Agriculture, construction and forestry are most frequently represented in these numbers; but why?
The answer isn't one everyone wants to hear. The fact is, they're inherently more dangerous than most other occupations. Stuff up in the office, and a file might go in the wrong place, or a phonecall doesn't get made. Maybe you even lose a big client over your mistake. But nobody is actually going to die (even if you might want to earth to open up and swallow you at the time). Make a mistake; be in the wrong place, forget to do something, or fail to communicate in one of those three industries, and somebody really might get hurt, or worse. The numbers prove it.
The stink of it is, that without eradicating those industries altogether - and what would NZ be without its vast tracts of fertile farmland or its rich stands of forestry? - we can't eliminate the dangers within them.
Health and safety seems to be a phrase that universally irritates people; it changes the way they work, asks for needless bits of paper and creates more administration work. Sometimes, it makes the work itself more difficult, when the safety ideas come from a place that has never seen any work outside of the sanctuary of an air-conditioned office.

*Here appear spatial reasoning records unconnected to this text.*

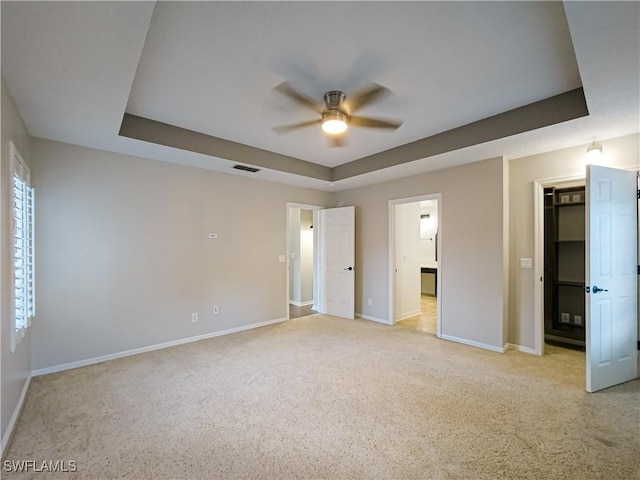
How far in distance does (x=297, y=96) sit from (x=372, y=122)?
2.90 feet

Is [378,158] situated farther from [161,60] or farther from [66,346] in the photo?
[66,346]

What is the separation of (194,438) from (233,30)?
2753mm

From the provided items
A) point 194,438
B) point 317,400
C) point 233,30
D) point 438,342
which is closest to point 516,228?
point 438,342

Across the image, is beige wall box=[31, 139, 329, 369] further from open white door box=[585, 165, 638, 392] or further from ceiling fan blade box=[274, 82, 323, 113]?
open white door box=[585, 165, 638, 392]

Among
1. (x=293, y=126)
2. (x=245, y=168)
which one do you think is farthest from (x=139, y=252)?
(x=293, y=126)

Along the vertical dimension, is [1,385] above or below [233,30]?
below

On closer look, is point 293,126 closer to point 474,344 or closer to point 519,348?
point 474,344

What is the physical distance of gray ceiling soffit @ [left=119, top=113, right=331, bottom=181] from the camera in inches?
123

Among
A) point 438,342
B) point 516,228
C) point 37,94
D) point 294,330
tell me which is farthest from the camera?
point 294,330

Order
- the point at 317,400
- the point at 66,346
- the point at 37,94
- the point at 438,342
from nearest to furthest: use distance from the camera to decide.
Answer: the point at 37,94, the point at 317,400, the point at 66,346, the point at 438,342

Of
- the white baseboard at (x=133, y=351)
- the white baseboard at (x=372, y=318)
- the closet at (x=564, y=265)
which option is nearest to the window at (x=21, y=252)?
the white baseboard at (x=133, y=351)

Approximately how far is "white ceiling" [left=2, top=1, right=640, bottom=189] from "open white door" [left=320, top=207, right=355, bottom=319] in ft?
8.37

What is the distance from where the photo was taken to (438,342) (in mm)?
4113

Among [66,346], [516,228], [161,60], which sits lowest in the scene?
[66,346]
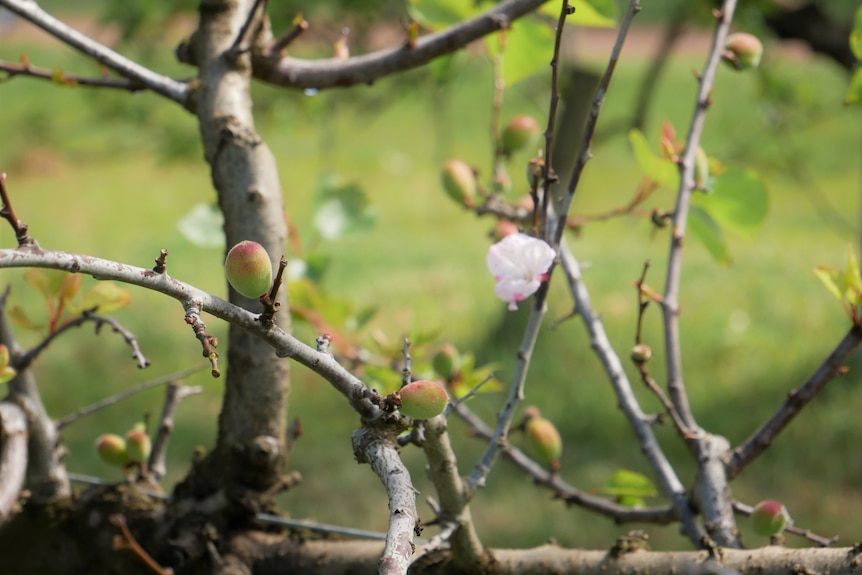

But, we've got to do SOMETHING. For every one of those statistics, every one of OUR PEOPLE that has been killed at work so far this year alone, there's a whole story. They aren't a number. They are a name, and a face, a laugh and a voice. Their story might have finished, but now comprises that of the loved ones who miss them - the story doesn't end for those left behind. It continues to be told in heartbreak. The cost of workplace accidents can't be quantified in something as simple as the calculation of lost wages or downtime on a worksite. Its the loss of fathers and mothers, sons and daughters. The loss of individuals whose gifts might have one day changed the world. Maybe we can afford the ACC payouts. But we can't afford to keep losing our people.